▶ _Directions_
If a record contains a picture, leave the picture out and transcribe everything else exactly.

▶ _Study material_
━━━━━━━━━━

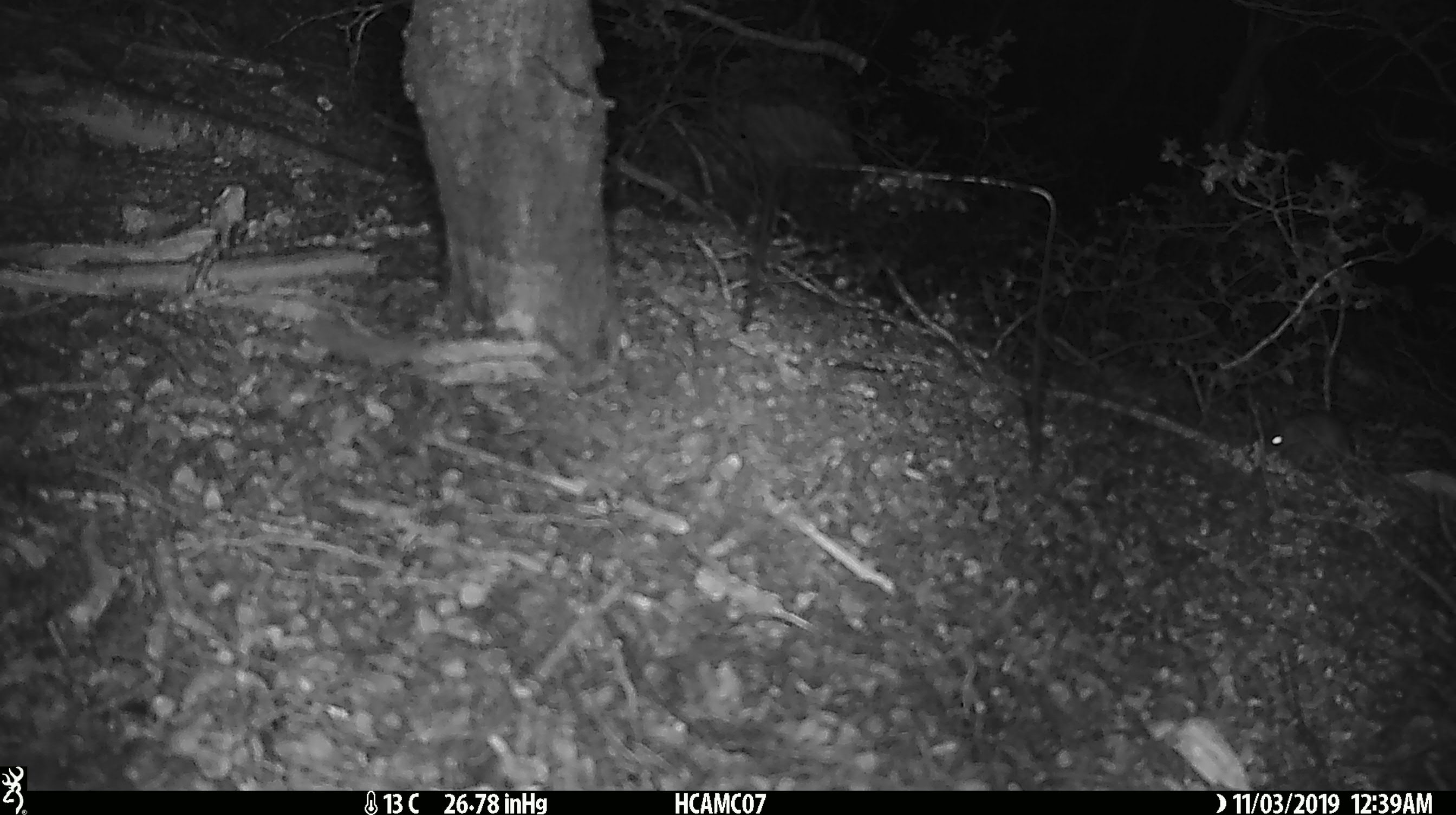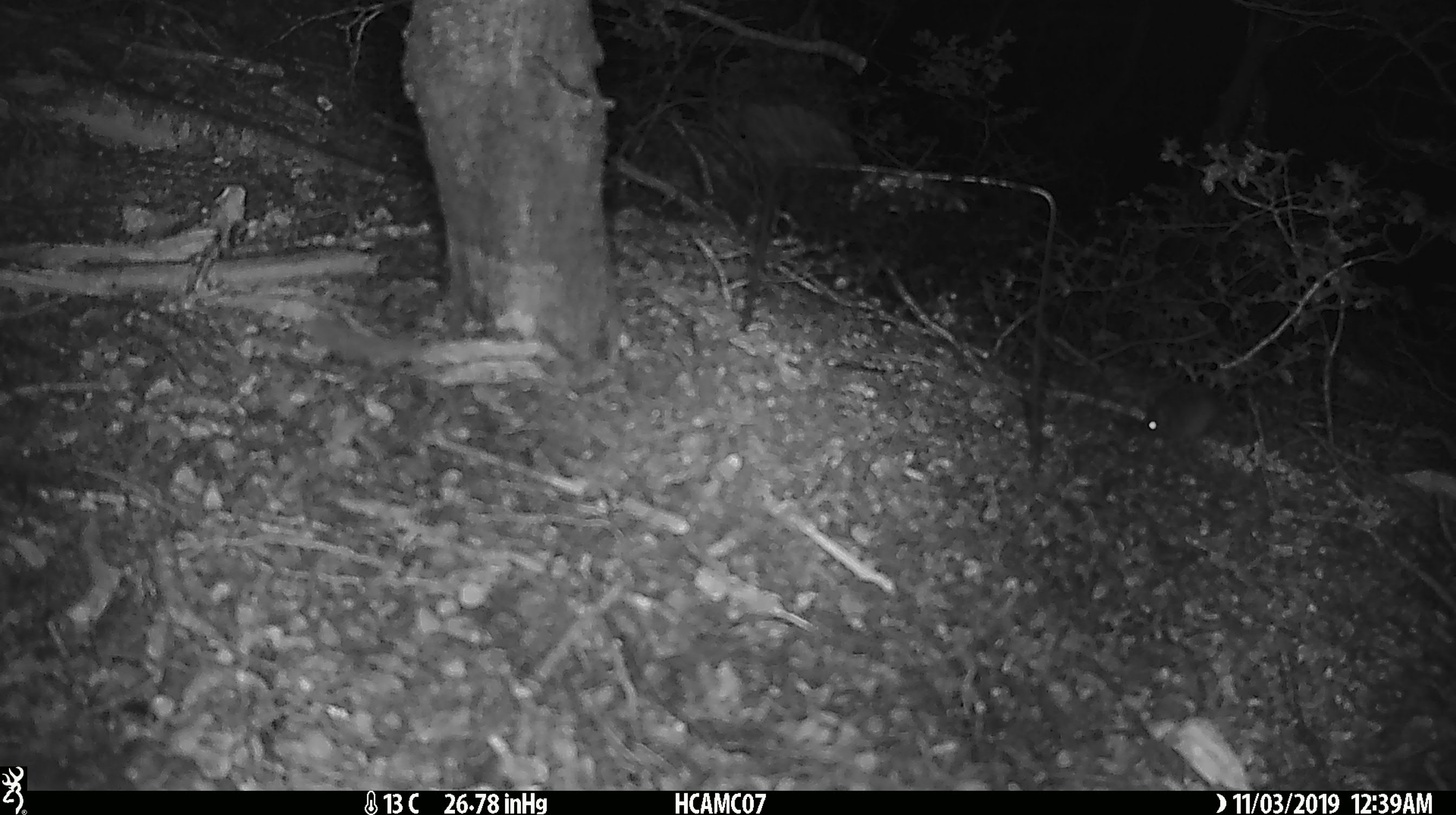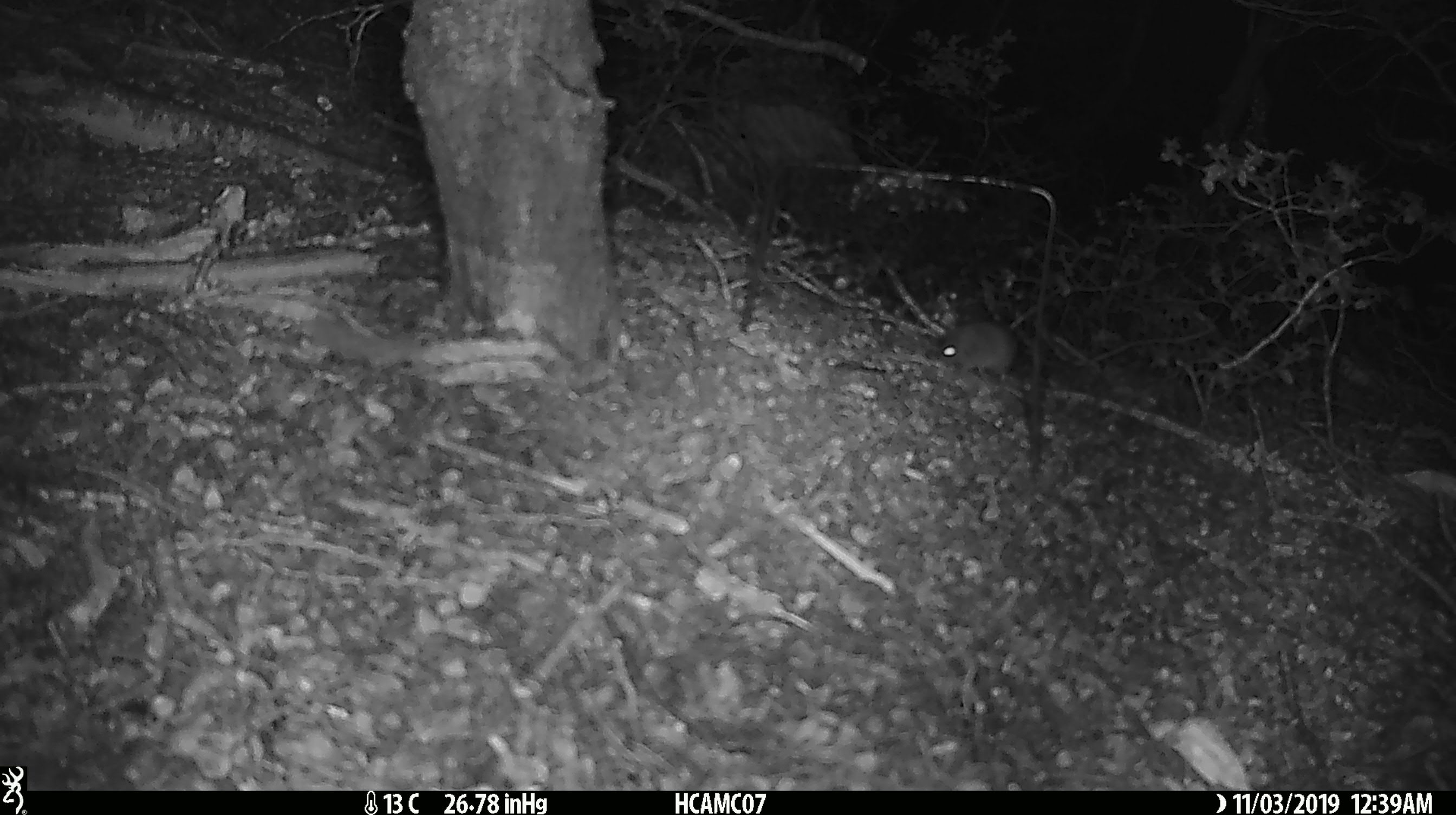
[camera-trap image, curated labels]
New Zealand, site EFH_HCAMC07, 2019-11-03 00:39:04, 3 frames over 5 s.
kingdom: Animalia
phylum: Chordata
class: Mammalia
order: Rodentia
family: Muridae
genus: Mus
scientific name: Mus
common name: mouse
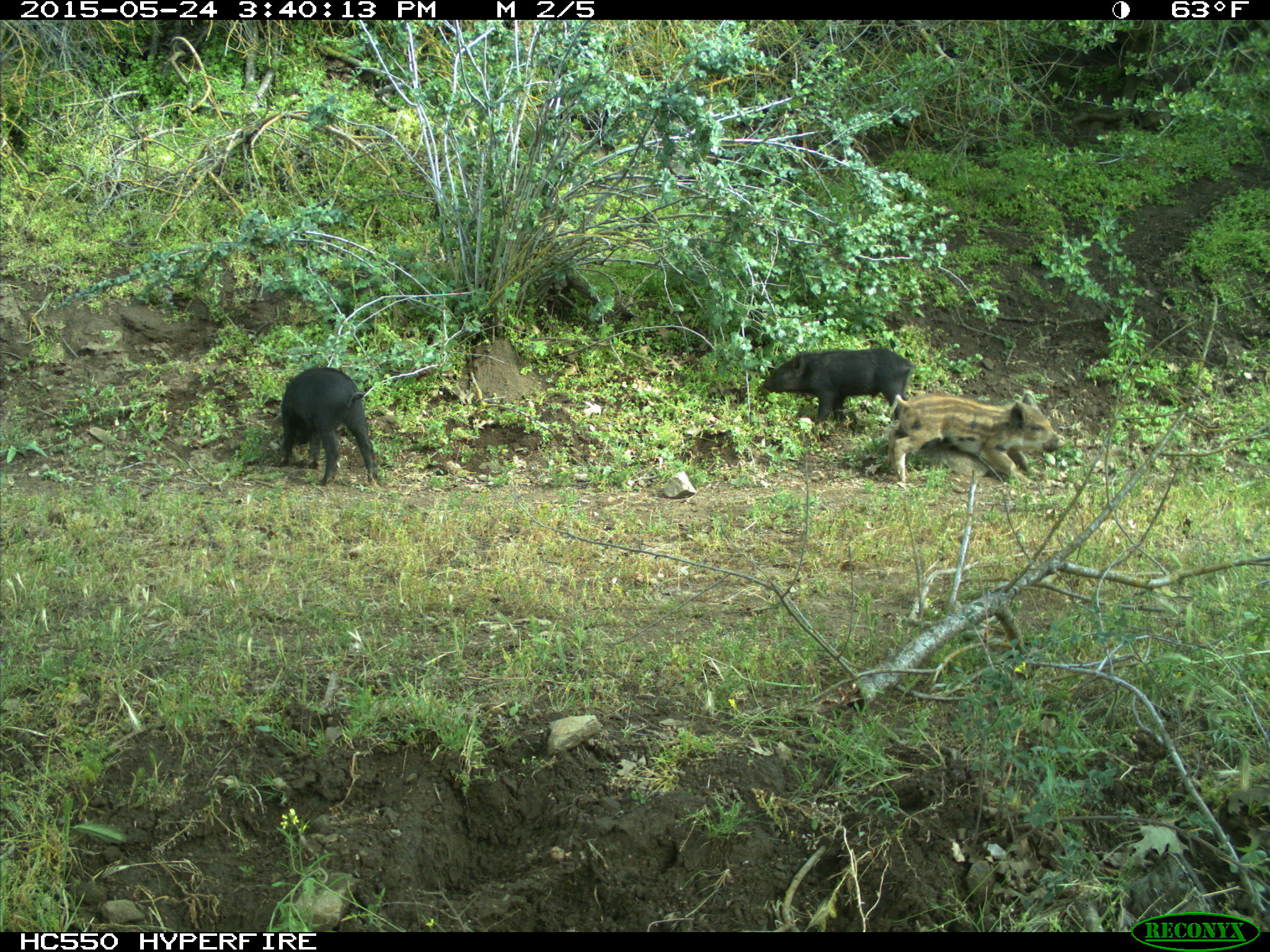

━━━━━━━━━━

▶ _Response area_
[camera-trap image, curated labels]
New Zealand, site EFH_HCAMC07, 2019-11-03 00:39:04, 3 frames over 5 s.
kingdom: Animalia
phylum: Chordata
class: Mammalia
order: Rodentia
family: Muridae
genus: Mus
scientific name: Mus
common name: mouse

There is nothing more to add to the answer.